His background did not make him a neo-capitalist as opposed to communist.
“In Australia, we have a reasonable balance,” he says.
He has financially thrived in that balance. A survey by The Courier-Mail shows he owns bout $100 million in stocks in four companies – Tamawood, Collection House, home supplies firm Astivita and Advance Nanotek, which makes special materials for products such as sunscreen.
His private entities also own at least 48 properties costing $30.3 million, ranging from Brisbane music hall Leftys to a five-bedroom house in Ipswich.
Mizikovsky, who has four children, can make a hard point with that wealth. Take the traffic ticket. At 1pm on a Sunday in December 2016, Mizikovsky was riding the Harley along the winding Mt Nebo road, just outside Brisbane. As he approached a bend, a policeman behind him video-recorded Mizikovsky allegedly crossing the middle line by 30cm for two seconds.
He lost a magistrate’s court fight against the ticket. Now he has appealed to Brisbane’s District Court. His court filings detail defences: poor road conditions, or that while Mizikovsky did not recall crossing the line, any breach was inadvertent due to the “dynamics of (his) large motorcycle”.

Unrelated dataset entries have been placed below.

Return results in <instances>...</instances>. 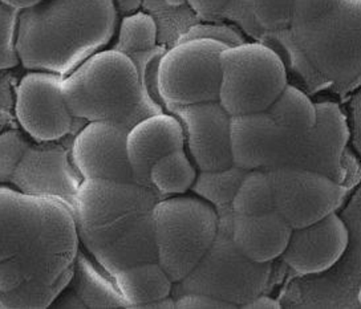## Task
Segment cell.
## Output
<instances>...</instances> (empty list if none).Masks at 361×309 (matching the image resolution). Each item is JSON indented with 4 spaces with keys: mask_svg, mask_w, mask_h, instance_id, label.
<instances>
[{
    "mask_svg": "<svg viewBox=\"0 0 361 309\" xmlns=\"http://www.w3.org/2000/svg\"><path fill=\"white\" fill-rule=\"evenodd\" d=\"M80 248L72 210L0 186V308H49Z\"/></svg>",
    "mask_w": 361,
    "mask_h": 309,
    "instance_id": "1",
    "label": "cell"
},
{
    "mask_svg": "<svg viewBox=\"0 0 361 309\" xmlns=\"http://www.w3.org/2000/svg\"><path fill=\"white\" fill-rule=\"evenodd\" d=\"M233 165L245 170L305 169L343 184L350 141L347 118L338 103H314L288 85L262 112L231 115Z\"/></svg>",
    "mask_w": 361,
    "mask_h": 309,
    "instance_id": "2",
    "label": "cell"
},
{
    "mask_svg": "<svg viewBox=\"0 0 361 309\" xmlns=\"http://www.w3.org/2000/svg\"><path fill=\"white\" fill-rule=\"evenodd\" d=\"M162 198L135 182L82 179L72 210L78 237L108 275L157 260L152 213Z\"/></svg>",
    "mask_w": 361,
    "mask_h": 309,
    "instance_id": "3",
    "label": "cell"
},
{
    "mask_svg": "<svg viewBox=\"0 0 361 309\" xmlns=\"http://www.w3.org/2000/svg\"><path fill=\"white\" fill-rule=\"evenodd\" d=\"M116 28L113 0H42L19 11L16 53L28 70L66 77L108 46Z\"/></svg>",
    "mask_w": 361,
    "mask_h": 309,
    "instance_id": "4",
    "label": "cell"
},
{
    "mask_svg": "<svg viewBox=\"0 0 361 309\" xmlns=\"http://www.w3.org/2000/svg\"><path fill=\"white\" fill-rule=\"evenodd\" d=\"M284 48L307 84L350 92L360 84L361 0H293Z\"/></svg>",
    "mask_w": 361,
    "mask_h": 309,
    "instance_id": "5",
    "label": "cell"
},
{
    "mask_svg": "<svg viewBox=\"0 0 361 309\" xmlns=\"http://www.w3.org/2000/svg\"><path fill=\"white\" fill-rule=\"evenodd\" d=\"M63 96L76 120L113 121L130 129L140 120L165 112L147 94L135 61L116 49H102L63 79Z\"/></svg>",
    "mask_w": 361,
    "mask_h": 309,
    "instance_id": "6",
    "label": "cell"
},
{
    "mask_svg": "<svg viewBox=\"0 0 361 309\" xmlns=\"http://www.w3.org/2000/svg\"><path fill=\"white\" fill-rule=\"evenodd\" d=\"M218 229L214 241L192 272L173 286L171 296L185 292L204 294L240 308L266 291L271 263H255L233 239V208H215Z\"/></svg>",
    "mask_w": 361,
    "mask_h": 309,
    "instance_id": "7",
    "label": "cell"
},
{
    "mask_svg": "<svg viewBox=\"0 0 361 309\" xmlns=\"http://www.w3.org/2000/svg\"><path fill=\"white\" fill-rule=\"evenodd\" d=\"M159 265L176 284L189 275L213 243L218 229L215 207L195 196H166L152 213Z\"/></svg>",
    "mask_w": 361,
    "mask_h": 309,
    "instance_id": "8",
    "label": "cell"
},
{
    "mask_svg": "<svg viewBox=\"0 0 361 309\" xmlns=\"http://www.w3.org/2000/svg\"><path fill=\"white\" fill-rule=\"evenodd\" d=\"M218 101L230 115L267 109L287 87V69L281 55L259 42L226 46L219 55Z\"/></svg>",
    "mask_w": 361,
    "mask_h": 309,
    "instance_id": "9",
    "label": "cell"
},
{
    "mask_svg": "<svg viewBox=\"0 0 361 309\" xmlns=\"http://www.w3.org/2000/svg\"><path fill=\"white\" fill-rule=\"evenodd\" d=\"M224 43L190 39L176 43L158 60L157 91L165 109L218 101Z\"/></svg>",
    "mask_w": 361,
    "mask_h": 309,
    "instance_id": "10",
    "label": "cell"
},
{
    "mask_svg": "<svg viewBox=\"0 0 361 309\" xmlns=\"http://www.w3.org/2000/svg\"><path fill=\"white\" fill-rule=\"evenodd\" d=\"M269 177L275 210L293 229L338 213L348 195V187L314 170L282 168Z\"/></svg>",
    "mask_w": 361,
    "mask_h": 309,
    "instance_id": "11",
    "label": "cell"
},
{
    "mask_svg": "<svg viewBox=\"0 0 361 309\" xmlns=\"http://www.w3.org/2000/svg\"><path fill=\"white\" fill-rule=\"evenodd\" d=\"M63 76L30 70L24 75L15 101V115L23 130L36 142H55L72 132L76 120L61 91Z\"/></svg>",
    "mask_w": 361,
    "mask_h": 309,
    "instance_id": "12",
    "label": "cell"
},
{
    "mask_svg": "<svg viewBox=\"0 0 361 309\" xmlns=\"http://www.w3.org/2000/svg\"><path fill=\"white\" fill-rule=\"evenodd\" d=\"M42 144L24 150L10 184L23 194L54 198L73 210L82 178L72 162L71 150Z\"/></svg>",
    "mask_w": 361,
    "mask_h": 309,
    "instance_id": "13",
    "label": "cell"
},
{
    "mask_svg": "<svg viewBox=\"0 0 361 309\" xmlns=\"http://www.w3.org/2000/svg\"><path fill=\"white\" fill-rule=\"evenodd\" d=\"M128 130L113 121H90L84 125L69 149L82 179L135 182L126 153Z\"/></svg>",
    "mask_w": 361,
    "mask_h": 309,
    "instance_id": "14",
    "label": "cell"
},
{
    "mask_svg": "<svg viewBox=\"0 0 361 309\" xmlns=\"http://www.w3.org/2000/svg\"><path fill=\"white\" fill-rule=\"evenodd\" d=\"M180 120L192 156L200 172L222 170L233 165L230 118L219 101L192 103L168 111Z\"/></svg>",
    "mask_w": 361,
    "mask_h": 309,
    "instance_id": "15",
    "label": "cell"
},
{
    "mask_svg": "<svg viewBox=\"0 0 361 309\" xmlns=\"http://www.w3.org/2000/svg\"><path fill=\"white\" fill-rule=\"evenodd\" d=\"M350 244V232L338 213L293 229L282 258L298 275L311 276L331 270Z\"/></svg>",
    "mask_w": 361,
    "mask_h": 309,
    "instance_id": "16",
    "label": "cell"
},
{
    "mask_svg": "<svg viewBox=\"0 0 361 309\" xmlns=\"http://www.w3.org/2000/svg\"><path fill=\"white\" fill-rule=\"evenodd\" d=\"M183 146L185 134L180 120L169 112L149 115L135 122L126 134V153L135 184L153 189L149 179L152 165Z\"/></svg>",
    "mask_w": 361,
    "mask_h": 309,
    "instance_id": "17",
    "label": "cell"
},
{
    "mask_svg": "<svg viewBox=\"0 0 361 309\" xmlns=\"http://www.w3.org/2000/svg\"><path fill=\"white\" fill-rule=\"evenodd\" d=\"M55 308H130L112 276L79 248L73 274L66 288L52 301ZM49 307V308H51Z\"/></svg>",
    "mask_w": 361,
    "mask_h": 309,
    "instance_id": "18",
    "label": "cell"
},
{
    "mask_svg": "<svg viewBox=\"0 0 361 309\" xmlns=\"http://www.w3.org/2000/svg\"><path fill=\"white\" fill-rule=\"evenodd\" d=\"M293 227L276 211L240 215L233 211V239L245 256L255 263H271L281 258Z\"/></svg>",
    "mask_w": 361,
    "mask_h": 309,
    "instance_id": "19",
    "label": "cell"
},
{
    "mask_svg": "<svg viewBox=\"0 0 361 309\" xmlns=\"http://www.w3.org/2000/svg\"><path fill=\"white\" fill-rule=\"evenodd\" d=\"M293 7V0H228L219 16L234 20L257 39H275L284 46Z\"/></svg>",
    "mask_w": 361,
    "mask_h": 309,
    "instance_id": "20",
    "label": "cell"
},
{
    "mask_svg": "<svg viewBox=\"0 0 361 309\" xmlns=\"http://www.w3.org/2000/svg\"><path fill=\"white\" fill-rule=\"evenodd\" d=\"M112 279L130 308H142L147 303L168 298L174 286L157 260L126 267Z\"/></svg>",
    "mask_w": 361,
    "mask_h": 309,
    "instance_id": "21",
    "label": "cell"
},
{
    "mask_svg": "<svg viewBox=\"0 0 361 309\" xmlns=\"http://www.w3.org/2000/svg\"><path fill=\"white\" fill-rule=\"evenodd\" d=\"M195 178L197 169L183 148L156 160L149 172L153 189L165 198L185 194L192 189Z\"/></svg>",
    "mask_w": 361,
    "mask_h": 309,
    "instance_id": "22",
    "label": "cell"
},
{
    "mask_svg": "<svg viewBox=\"0 0 361 309\" xmlns=\"http://www.w3.org/2000/svg\"><path fill=\"white\" fill-rule=\"evenodd\" d=\"M247 170L231 165L222 170L200 172L192 184V193L215 208L231 207L239 184Z\"/></svg>",
    "mask_w": 361,
    "mask_h": 309,
    "instance_id": "23",
    "label": "cell"
},
{
    "mask_svg": "<svg viewBox=\"0 0 361 309\" xmlns=\"http://www.w3.org/2000/svg\"><path fill=\"white\" fill-rule=\"evenodd\" d=\"M231 208L240 215H257L275 210L269 172L247 170L239 184Z\"/></svg>",
    "mask_w": 361,
    "mask_h": 309,
    "instance_id": "24",
    "label": "cell"
},
{
    "mask_svg": "<svg viewBox=\"0 0 361 309\" xmlns=\"http://www.w3.org/2000/svg\"><path fill=\"white\" fill-rule=\"evenodd\" d=\"M157 40L158 27L153 16L145 12H137L121 20L113 49L130 58L154 49L158 46Z\"/></svg>",
    "mask_w": 361,
    "mask_h": 309,
    "instance_id": "25",
    "label": "cell"
},
{
    "mask_svg": "<svg viewBox=\"0 0 361 309\" xmlns=\"http://www.w3.org/2000/svg\"><path fill=\"white\" fill-rule=\"evenodd\" d=\"M19 11L0 0V70L15 68L20 64L16 53Z\"/></svg>",
    "mask_w": 361,
    "mask_h": 309,
    "instance_id": "26",
    "label": "cell"
},
{
    "mask_svg": "<svg viewBox=\"0 0 361 309\" xmlns=\"http://www.w3.org/2000/svg\"><path fill=\"white\" fill-rule=\"evenodd\" d=\"M30 142L20 130L0 133V186L11 182L13 172Z\"/></svg>",
    "mask_w": 361,
    "mask_h": 309,
    "instance_id": "27",
    "label": "cell"
},
{
    "mask_svg": "<svg viewBox=\"0 0 361 309\" xmlns=\"http://www.w3.org/2000/svg\"><path fill=\"white\" fill-rule=\"evenodd\" d=\"M190 39H210L224 43L225 46H238L245 43V37L234 27L226 24H194L178 36L176 43L186 42Z\"/></svg>",
    "mask_w": 361,
    "mask_h": 309,
    "instance_id": "28",
    "label": "cell"
},
{
    "mask_svg": "<svg viewBox=\"0 0 361 309\" xmlns=\"http://www.w3.org/2000/svg\"><path fill=\"white\" fill-rule=\"evenodd\" d=\"M173 298L176 308H235L219 298L197 292H185Z\"/></svg>",
    "mask_w": 361,
    "mask_h": 309,
    "instance_id": "29",
    "label": "cell"
},
{
    "mask_svg": "<svg viewBox=\"0 0 361 309\" xmlns=\"http://www.w3.org/2000/svg\"><path fill=\"white\" fill-rule=\"evenodd\" d=\"M192 11L202 18H212L219 15L228 0H185Z\"/></svg>",
    "mask_w": 361,
    "mask_h": 309,
    "instance_id": "30",
    "label": "cell"
},
{
    "mask_svg": "<svg viewBox=\"0 0 361 309\" xmlns=\"http://www.w3.org/2000/svg\"><path fill=\"white\" fill-rule=\"evenodd\" d=\"M240 308H282V304L275 300V298H270L264 294H260L257 298L250 300L246 304H243Z\"/></svg>",
    "mask_w": 361,
    "mask_h": 309,
    "instance_id": "31",
    "label": "cell"
},
{
    "mask_svg": "<svg viewBox=\"0 0 361 309\" xmlns=\"http://www.w3.org/2000/svg\"><path fill=\"white\" fill-rule=\"evenodd\" d=\"M3 1L7 3L8 6H11L13 8H16V10H24V8H28V7L34 6L42 0H3Z\"/></svg>",
    "mask_w": 361,
    "mask_h": 309,
    "instance_id": "32",
    "label": "cell"
}]
</instances>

His appeal even argues Pine Rivers Magistrate Trevor Morgan had erred when citing his own motorbike experience. The magistrate had, according to court documents, “expressed doubts about whether the appellant (Mizikovsky) honestly believed that he had not crossed the solid line”.
The police’s defence says Mizikovsky’s appeal lacks merit. The businessman’s wealth also is dyna- mite in corporate fights. Last year, for instance, Mizikovsky questioned the accounting of millions of dollars in software for Collection House.
While Collection House rejected his claims, Mizikovsky’s 12 per cent stake helped vote off the board then audit committee head Phil Hennessy and chairman Kerry Daly.
This year, Mizikovsky, again citing the software, wants to remove new chairman Leigh Berkley. Collection House says it’s a smokescreen to put Mizikovsky’s nominees on the board.
Despite last year’s boardroom execution, Daly, who had worked with Mizikovsky for years at Tamawood, says they still get along. “He’s a complex character,” Daly (pictured) says. “But his integrity and honesty is beyond question.” Mizikovsky says he is not ruthless in business. “It’s unfortunate that (with) a lot of boards, it’s about relationships between directors rather than about the business at hand, which is protecting and hopefully growing shareholder investment,” he says.
One of his arguments against Collection House took aim at boardroom’s potential conflict of interest.
But companies in which Mizikovsky has stakes in also have related-party dealings.
In 2012 and 2013, for instance, he bought 53 properties from Tamawood for almost $25.5 million. It dovetailed with Tamawood buying back shares, bringing $27.81 million for Mizikovsky’s stock. Both deals followed shareholder approval and expert reports described them as fair and reasonable.
Mizikovsky rejects comparisons of the alleged Collection House conflict with his own dealings. The home purchases, for example, were because Tamawood was having trouble offloading houses.
“I took one for the shareholders,” he says of that deal. Property records show he still owns many residential properties from then and some that sold were at a loss.
Nowadays, he gets to relax somewhat more. He’s on a cruise in Europe this month and still rides motorbikes, a hobby of two decades.
“It clears my head,” he says. The businessman no doubt often has many things on his mind.